And now, some ten years later, it’s happened again: I just met Jessica Vye, the hero of Jane Gardam’s novel, A Long Way from Verona, and I felt I was meeting a more perfect version of myself who is living a different but parallel (and of course fictional, but what does that ever really mean) life. Heaven.

Jessica is nine years old when the story begins, and she tells it to us from her now-13-year-old perspective, which is full of hilarious and precocious insights about life and love and art. Because—as a visiting author tells her after she shares something she wrote with him—she is a WRITER, BEYOND ALL POSSIBLE DOUBT! The novel takes place in England during the second world war, where gas masks and air raids and fairly shocking deprivation are all part of normal daily life. The story is sad and worrying and hopeful, and absolutely lovely for its sweetness. If you have not read the book—especially if you are a person who writes things, and maybe even more especially if you are a person who was ever a young girl—you should read it soon. You’ll thank me, I promise.

Evidently A Long Way From Verona—which, incidentally, I had never heard of before, and found by browsing the shelves at my fine local library in Philadelphia—was meant as a children’s book when it was published in the 1970s, and has since been read and loved by many adults, some of whom are, ya know, critics.
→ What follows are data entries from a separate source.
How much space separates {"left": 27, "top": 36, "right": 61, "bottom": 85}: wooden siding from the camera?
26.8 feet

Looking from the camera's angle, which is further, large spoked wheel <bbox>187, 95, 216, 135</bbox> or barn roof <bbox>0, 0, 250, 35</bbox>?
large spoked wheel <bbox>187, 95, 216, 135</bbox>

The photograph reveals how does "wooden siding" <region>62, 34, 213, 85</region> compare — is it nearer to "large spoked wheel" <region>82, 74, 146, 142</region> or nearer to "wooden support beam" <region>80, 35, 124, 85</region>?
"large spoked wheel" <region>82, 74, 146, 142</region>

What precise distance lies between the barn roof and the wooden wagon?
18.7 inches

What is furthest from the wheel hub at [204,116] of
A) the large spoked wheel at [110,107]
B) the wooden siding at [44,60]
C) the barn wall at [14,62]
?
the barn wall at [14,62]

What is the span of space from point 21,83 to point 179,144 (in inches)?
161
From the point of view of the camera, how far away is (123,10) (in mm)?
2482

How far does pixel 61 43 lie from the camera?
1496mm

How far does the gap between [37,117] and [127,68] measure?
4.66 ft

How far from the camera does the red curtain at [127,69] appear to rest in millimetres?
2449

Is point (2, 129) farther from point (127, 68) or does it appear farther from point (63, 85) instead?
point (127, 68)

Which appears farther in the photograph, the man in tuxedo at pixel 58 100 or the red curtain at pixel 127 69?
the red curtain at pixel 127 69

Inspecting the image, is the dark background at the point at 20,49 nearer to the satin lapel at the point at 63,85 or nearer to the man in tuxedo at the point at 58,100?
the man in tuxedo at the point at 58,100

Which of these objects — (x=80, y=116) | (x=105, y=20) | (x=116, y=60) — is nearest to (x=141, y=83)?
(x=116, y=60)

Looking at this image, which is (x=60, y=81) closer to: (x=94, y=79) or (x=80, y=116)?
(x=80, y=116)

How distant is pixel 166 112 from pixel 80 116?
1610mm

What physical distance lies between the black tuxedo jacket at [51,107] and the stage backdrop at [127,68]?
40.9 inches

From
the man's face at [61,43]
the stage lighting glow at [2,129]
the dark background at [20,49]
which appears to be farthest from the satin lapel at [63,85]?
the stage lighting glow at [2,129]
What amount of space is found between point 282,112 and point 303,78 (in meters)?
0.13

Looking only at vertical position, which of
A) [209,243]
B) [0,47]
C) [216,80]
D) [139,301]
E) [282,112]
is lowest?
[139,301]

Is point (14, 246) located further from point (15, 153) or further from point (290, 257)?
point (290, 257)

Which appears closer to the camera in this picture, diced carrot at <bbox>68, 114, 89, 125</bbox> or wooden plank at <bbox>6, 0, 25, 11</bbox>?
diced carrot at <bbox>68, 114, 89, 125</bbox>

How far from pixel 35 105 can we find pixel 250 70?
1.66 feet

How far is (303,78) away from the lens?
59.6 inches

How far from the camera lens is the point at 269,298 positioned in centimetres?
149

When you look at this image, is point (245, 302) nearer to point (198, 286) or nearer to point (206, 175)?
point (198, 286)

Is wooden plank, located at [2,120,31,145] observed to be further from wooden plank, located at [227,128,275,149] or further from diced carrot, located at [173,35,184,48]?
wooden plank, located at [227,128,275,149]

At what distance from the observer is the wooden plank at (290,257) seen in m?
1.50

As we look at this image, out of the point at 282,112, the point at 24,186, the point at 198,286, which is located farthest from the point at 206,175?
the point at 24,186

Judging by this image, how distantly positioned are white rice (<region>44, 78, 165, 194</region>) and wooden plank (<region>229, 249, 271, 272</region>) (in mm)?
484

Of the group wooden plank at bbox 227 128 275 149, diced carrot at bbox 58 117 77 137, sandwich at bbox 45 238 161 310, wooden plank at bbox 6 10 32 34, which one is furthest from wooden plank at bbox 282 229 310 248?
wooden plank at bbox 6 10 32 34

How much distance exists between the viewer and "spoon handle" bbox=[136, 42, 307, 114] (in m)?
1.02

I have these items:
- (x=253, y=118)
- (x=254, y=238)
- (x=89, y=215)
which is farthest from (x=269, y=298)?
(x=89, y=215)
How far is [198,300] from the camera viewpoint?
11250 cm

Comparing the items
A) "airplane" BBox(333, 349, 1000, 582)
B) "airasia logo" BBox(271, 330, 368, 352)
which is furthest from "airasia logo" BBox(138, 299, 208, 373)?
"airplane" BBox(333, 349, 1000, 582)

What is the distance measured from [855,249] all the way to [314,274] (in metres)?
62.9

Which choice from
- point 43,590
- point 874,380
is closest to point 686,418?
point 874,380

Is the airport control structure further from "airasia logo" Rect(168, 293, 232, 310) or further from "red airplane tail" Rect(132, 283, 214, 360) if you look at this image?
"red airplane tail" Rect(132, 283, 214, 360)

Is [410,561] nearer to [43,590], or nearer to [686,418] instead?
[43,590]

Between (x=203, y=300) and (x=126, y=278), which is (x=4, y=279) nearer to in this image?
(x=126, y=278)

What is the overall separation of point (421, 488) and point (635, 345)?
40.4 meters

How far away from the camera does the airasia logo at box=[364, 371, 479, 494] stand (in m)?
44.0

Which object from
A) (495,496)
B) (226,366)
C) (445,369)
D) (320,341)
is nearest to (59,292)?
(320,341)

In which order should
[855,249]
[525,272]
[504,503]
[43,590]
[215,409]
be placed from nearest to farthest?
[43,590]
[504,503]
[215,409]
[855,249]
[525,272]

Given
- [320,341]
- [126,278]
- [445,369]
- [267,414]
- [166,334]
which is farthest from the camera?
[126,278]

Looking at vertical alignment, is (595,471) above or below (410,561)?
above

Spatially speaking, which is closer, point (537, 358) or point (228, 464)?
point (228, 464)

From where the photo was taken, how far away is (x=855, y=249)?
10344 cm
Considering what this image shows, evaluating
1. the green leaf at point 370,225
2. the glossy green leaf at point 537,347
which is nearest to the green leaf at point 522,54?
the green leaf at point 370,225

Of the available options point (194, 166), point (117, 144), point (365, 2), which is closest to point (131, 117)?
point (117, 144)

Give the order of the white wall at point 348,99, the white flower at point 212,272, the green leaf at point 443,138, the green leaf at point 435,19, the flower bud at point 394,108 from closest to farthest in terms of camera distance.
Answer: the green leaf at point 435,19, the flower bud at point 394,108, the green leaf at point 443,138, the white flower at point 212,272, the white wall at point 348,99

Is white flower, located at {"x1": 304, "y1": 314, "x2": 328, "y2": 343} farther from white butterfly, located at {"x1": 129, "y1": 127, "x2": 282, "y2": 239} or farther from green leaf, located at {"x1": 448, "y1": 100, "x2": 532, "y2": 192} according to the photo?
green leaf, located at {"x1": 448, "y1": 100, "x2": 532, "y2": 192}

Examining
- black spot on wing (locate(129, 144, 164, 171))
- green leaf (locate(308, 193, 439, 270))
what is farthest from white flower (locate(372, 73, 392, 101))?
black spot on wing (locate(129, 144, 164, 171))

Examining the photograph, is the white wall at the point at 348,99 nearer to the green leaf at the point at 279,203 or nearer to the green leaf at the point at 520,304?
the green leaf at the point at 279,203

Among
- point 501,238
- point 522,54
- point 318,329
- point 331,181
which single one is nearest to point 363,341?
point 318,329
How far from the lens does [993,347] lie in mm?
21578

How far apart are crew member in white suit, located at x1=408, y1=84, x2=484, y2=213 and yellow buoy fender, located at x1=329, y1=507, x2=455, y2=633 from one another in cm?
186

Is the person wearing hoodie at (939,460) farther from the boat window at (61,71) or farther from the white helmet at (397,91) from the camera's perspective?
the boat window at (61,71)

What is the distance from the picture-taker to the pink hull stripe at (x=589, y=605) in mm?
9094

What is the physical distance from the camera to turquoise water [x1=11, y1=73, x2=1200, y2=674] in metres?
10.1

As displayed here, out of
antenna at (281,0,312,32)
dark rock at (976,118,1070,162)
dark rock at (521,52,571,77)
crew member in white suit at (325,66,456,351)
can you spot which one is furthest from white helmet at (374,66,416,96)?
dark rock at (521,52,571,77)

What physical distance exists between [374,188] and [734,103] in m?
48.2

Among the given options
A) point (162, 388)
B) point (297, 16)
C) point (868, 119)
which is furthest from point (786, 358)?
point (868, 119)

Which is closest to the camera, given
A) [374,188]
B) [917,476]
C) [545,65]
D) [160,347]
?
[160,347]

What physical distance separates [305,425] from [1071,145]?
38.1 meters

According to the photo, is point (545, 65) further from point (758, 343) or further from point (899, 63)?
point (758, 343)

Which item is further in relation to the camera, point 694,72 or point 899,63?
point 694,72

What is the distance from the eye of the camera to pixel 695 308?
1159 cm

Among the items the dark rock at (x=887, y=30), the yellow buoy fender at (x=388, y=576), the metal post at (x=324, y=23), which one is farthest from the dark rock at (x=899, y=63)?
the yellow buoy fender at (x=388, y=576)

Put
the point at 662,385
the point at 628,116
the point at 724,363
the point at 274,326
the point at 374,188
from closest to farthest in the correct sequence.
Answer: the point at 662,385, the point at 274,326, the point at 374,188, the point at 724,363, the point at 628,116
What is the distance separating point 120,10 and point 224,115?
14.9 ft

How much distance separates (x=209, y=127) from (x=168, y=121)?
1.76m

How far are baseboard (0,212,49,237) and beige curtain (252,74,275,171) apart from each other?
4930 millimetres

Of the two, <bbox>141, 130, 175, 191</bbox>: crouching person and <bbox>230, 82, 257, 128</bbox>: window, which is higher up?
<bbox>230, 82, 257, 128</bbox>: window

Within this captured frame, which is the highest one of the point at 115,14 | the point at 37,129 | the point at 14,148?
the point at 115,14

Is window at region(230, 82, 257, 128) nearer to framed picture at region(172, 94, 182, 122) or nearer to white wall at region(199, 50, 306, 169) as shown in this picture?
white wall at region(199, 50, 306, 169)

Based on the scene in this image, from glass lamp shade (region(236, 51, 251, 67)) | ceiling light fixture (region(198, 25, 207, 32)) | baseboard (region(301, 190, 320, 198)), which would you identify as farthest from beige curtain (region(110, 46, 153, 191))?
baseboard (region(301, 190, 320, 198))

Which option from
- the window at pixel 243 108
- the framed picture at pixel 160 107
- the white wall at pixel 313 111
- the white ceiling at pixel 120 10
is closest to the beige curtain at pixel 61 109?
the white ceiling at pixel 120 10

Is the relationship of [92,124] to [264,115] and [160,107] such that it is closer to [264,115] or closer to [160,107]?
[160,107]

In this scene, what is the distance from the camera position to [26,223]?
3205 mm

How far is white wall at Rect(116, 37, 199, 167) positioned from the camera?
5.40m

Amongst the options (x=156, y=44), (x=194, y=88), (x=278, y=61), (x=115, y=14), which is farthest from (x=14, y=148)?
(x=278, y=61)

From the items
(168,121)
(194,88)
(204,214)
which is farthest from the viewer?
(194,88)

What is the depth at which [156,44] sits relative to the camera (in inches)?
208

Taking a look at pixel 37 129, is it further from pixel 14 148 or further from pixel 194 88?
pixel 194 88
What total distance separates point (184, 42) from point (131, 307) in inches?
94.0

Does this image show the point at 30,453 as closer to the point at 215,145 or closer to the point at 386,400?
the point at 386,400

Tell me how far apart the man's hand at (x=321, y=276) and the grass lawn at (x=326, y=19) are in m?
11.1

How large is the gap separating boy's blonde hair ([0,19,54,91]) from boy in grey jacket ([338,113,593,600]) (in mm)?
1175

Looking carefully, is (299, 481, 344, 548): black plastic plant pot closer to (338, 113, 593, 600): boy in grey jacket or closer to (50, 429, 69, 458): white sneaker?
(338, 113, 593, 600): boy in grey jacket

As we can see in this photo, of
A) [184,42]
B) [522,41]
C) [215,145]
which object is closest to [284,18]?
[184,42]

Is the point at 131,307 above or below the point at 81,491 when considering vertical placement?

I am reminded of other young teenage narrators that I first read as an adult and fell in love with, like 13-year-old Jason Taylor from David Mitchell’s magnificent novel, Black Swan Green. That one’s said to be semi-autobiographical, which I think comes through, and has been called a YA book too, but I don’t know. Between me and you I have found that a lot of young adult novels make for thin, simplistic reading (for adults), and neither of these did. Rebecca of Sunnybrook Farm is another book I read for the first time as an adult, and absolutely loved. Hilarious, spirited, truth-telling young girls are my favorite kind of human.